[Spatial question entries]
+++++

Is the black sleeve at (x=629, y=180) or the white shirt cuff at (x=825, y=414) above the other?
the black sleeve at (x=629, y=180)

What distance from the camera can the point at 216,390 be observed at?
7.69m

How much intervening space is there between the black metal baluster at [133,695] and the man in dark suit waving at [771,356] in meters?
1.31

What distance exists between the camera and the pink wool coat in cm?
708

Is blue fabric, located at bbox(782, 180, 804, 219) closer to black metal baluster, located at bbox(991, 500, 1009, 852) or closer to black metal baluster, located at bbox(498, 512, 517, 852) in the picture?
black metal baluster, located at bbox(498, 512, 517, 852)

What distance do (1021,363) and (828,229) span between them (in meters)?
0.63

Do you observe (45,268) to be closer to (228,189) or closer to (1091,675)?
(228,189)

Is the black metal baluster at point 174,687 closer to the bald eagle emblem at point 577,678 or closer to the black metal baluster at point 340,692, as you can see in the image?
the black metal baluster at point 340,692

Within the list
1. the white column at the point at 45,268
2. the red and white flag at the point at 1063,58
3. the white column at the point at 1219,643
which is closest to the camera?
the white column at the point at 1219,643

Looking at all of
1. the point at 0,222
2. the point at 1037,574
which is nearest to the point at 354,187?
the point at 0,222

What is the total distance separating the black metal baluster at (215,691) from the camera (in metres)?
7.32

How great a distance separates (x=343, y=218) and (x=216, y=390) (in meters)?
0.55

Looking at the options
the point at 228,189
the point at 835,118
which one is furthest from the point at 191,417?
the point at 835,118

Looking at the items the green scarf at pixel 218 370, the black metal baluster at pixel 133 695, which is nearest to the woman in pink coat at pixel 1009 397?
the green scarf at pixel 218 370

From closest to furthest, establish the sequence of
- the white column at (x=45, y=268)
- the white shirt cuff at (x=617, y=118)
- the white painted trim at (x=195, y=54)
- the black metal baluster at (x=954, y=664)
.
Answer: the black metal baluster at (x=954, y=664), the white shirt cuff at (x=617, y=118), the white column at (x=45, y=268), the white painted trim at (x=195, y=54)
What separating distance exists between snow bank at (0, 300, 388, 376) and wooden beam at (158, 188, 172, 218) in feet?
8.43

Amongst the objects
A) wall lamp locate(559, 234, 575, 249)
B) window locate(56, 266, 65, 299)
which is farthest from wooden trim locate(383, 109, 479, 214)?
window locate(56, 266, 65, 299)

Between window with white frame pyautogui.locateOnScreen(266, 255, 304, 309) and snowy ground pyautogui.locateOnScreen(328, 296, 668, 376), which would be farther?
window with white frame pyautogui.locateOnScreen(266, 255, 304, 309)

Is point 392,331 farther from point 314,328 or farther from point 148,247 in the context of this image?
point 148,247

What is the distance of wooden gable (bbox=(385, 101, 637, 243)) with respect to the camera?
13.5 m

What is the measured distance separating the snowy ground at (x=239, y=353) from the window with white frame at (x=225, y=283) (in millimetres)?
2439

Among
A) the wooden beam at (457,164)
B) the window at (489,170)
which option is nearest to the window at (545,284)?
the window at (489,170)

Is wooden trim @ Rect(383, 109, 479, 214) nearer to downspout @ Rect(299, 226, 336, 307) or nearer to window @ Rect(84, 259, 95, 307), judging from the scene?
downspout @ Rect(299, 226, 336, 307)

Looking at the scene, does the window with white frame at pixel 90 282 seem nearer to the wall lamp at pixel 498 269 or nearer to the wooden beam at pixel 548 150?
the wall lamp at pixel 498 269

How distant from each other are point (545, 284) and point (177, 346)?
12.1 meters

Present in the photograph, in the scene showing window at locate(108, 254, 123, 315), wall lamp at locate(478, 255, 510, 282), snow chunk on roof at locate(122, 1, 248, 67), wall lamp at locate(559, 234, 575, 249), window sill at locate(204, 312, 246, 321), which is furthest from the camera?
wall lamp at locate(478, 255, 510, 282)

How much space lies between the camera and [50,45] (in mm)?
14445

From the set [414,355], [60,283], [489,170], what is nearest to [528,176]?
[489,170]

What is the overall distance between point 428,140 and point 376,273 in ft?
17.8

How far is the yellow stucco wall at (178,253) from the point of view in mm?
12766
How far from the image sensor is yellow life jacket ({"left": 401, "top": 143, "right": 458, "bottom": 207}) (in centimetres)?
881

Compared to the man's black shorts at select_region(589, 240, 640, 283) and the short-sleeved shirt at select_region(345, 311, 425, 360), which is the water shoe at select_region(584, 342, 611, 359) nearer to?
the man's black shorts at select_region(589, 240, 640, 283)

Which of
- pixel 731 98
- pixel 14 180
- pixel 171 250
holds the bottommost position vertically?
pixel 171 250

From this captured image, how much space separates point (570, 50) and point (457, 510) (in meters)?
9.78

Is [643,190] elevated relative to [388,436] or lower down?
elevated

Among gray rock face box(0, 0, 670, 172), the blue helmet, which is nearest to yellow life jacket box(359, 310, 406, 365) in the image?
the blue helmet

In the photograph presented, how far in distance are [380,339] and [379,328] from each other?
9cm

+++++

*SHORT TASK*
Reproduce the entire listing above verbatim.

*RIGHT ANSWER*
Is the black sleeve at (x=629, y=180) or the white shirt cuff at (x=825, y=414) above the other?
the black sleeve at (x=629, y=180)

What distance from the camera can the point at 216,390 be observed at?
7.69m

How much intervening space is there between the black metal baluster at [133,695] and the man in dark suit waving at [771,356] in meters?
1.31

What distance exists between the camera and the pink wool coat in cm?
708

Is blue fabric, located at bbox(782, 180, 804, 219) closer to black metal baluster, located at bbox(991, 500, 1009, 852) or closer to black metal baluster, located at bbox(498, 512, 517, 852) in the picture?
black metal baluster, located at bbox(498, 512, 517, 852)

What distance do (1021,363) and (828,229) span between them (in meters)?
0.63

Do you observe (45,268) to be closer to (228,189) or closer to (1091,675)?
(228,189)

Is the black metal baluster at point 174,687 closer to the bald eagle emblem at point 577,678 or closer to the black metal baluster at point 340,692, as you can see in the image?
the black metal baluster at point 340,692

Within the list
1. the white column at the point at 45,268
2. the red and white flag at the point at 1063,58
3. the white column at the point at 1219,643
which is closest to the camera?
the white column at the point at 1219,643

Looking at all of
1. the point at 0,222
2. the point at 1037,574
which is nearest to the point at 354,187?
the point at 0,222

What is the total distance separating the black metal baluster at (215,691) from the camera (in metres)?
7.32

How great a distance separates (x=343, y=218) and (x=216, y=390) (in meters)?
0.55

Looking at the options
the point at 228,189
the point at 835,118
which one is furthest from the point at 191,417?
the point at 835,118

Looking at the items the green scarf at pixel 218 370, the black metal baluster at pixel 133 695, which is nearest to the woman in pink coat at pixel 1009 397?
the green scarf at pixel 218 370

From closest to furthest, establish the sequence of
- the white column at (x=45, y=268)
- the white shirt cuff at (x=617, y=118)
- the white painted trim at (x=195, y=54)
- the black metal baluster at (x=954, y=664)
.
Answer: the black metal baluster at (x=954, y=664), the white shirt cuff at (x=617, y=118), the white column at (x=45, y=268), the white painted trim at (x=195, y=54)
What separating distance exists between snow bank at (0, 300, 388, 376) and wooden beam at (158, 188, 172, 218) in feet?
8.43

Amongst the objects
A) wall lamp locate(559, 234, 575, 249)
B) window locate(56, 266, 65, 299)
which is farthest from wooden trim locate(383, 109, 479, 214)?
window locate(56, 266, 65, 299)

Between window with white frame pyautogui.locateOnScreen(266, 255, 304, 309) and snowy ground pyautogui.locateOnScreen(328, 296, 668, 376), which would be farther?
window with white frame pyautogui.locateOnScreen(266, 255, 304, 309)

Is point 392,331 farther from point 314,328 or farther from point 148,247 in the context of this image?
point 148,247

What is the distance of wooden gable (bbox=(385, 101, 637, 243)) with respect to the camera?
13.5 m

What is the measured distance separating the snowy ground at (x=239, y=353) from the window with white frame at (x=225, y=283) (in millimetres)?
2439

Among
A) the wooden beam at (457,164)
B) the window at (489,170)
which option is nearest to the window at (545,284)?
the window at (489,170)

Is wooden trim @ Rect(383, 109, 479, 214) nearer to downspout @ Rect(299, 226, 336, 307) or nearer to window @ Rect(84, 259, 95, 307), judging from the scene?
downspout @ Rect(299, 226, 336, 307)

Looking at the scene, does the window with white frame at pixel 90 282 seem nearer to the wall lamp at pixel 498 269 or nearer to the wooden beam at pixel 548 150?
the wall lamp at pixel 498 269

How distant from each other are point (545, 284) and point (177, 346)?
12.1 meters

Present in the photograph, in the scene showing window at locate(108, 254, 123, 315), wall lamp at locate(478, 255, 510, 282), snow chunk on roof at locate(122, 1, 248, 67), wall lamp at locate(559, 234, 575, 249), window sill at locate(204, 312, 246, 321), which is furthest from the camera?
wall lamp at locate(478, 255, 510, 282)

How much space lies between the camera and [50,45] (in mm)?
14445

From the set [414,355], [60,283], [489,170], what is nearest to [528,176]?
[489,170]

What is the overall distance between point 428,140 and point 376,273 in ft?
17.8

How far is the yellow stucco wall at (178,253) from the point of view in mm?
12766
How far from the image sensor is yellow life jacket ({"left": 401, "top": 143, "right": 458, "bottom": 207}) (in centimetres)?
881

Compared to the man's black shorts at select_region(589, 240, 640, 283) and the short-sleeved shirt at select_region(345, 311, 425, 360), which is the water shoe at select_region(584, 342, 611, 359) nearer to?
the man's black shorts at select_region(589, 240, 640, 283)

Which of
- pixel 731 98
- pixel 14 180
- pixel 171 250
holds the bottommost position vertically?
pixel 171 250

From this captured image, how much space separates point (570, 50) and point (457, 510) (in meters)?
9.78

Is [643,190] elevated relative to [388,436] or lower down?
elevated

Among gray rock face box(0, 0, 670, 172), the blue helmet, which is nearest to yellow life jacket box(359, 310, 406, 365) in the image?
the blue helmet

In the photograph presented, how far in distance are [380,339] and [379,328] from each other?
9cm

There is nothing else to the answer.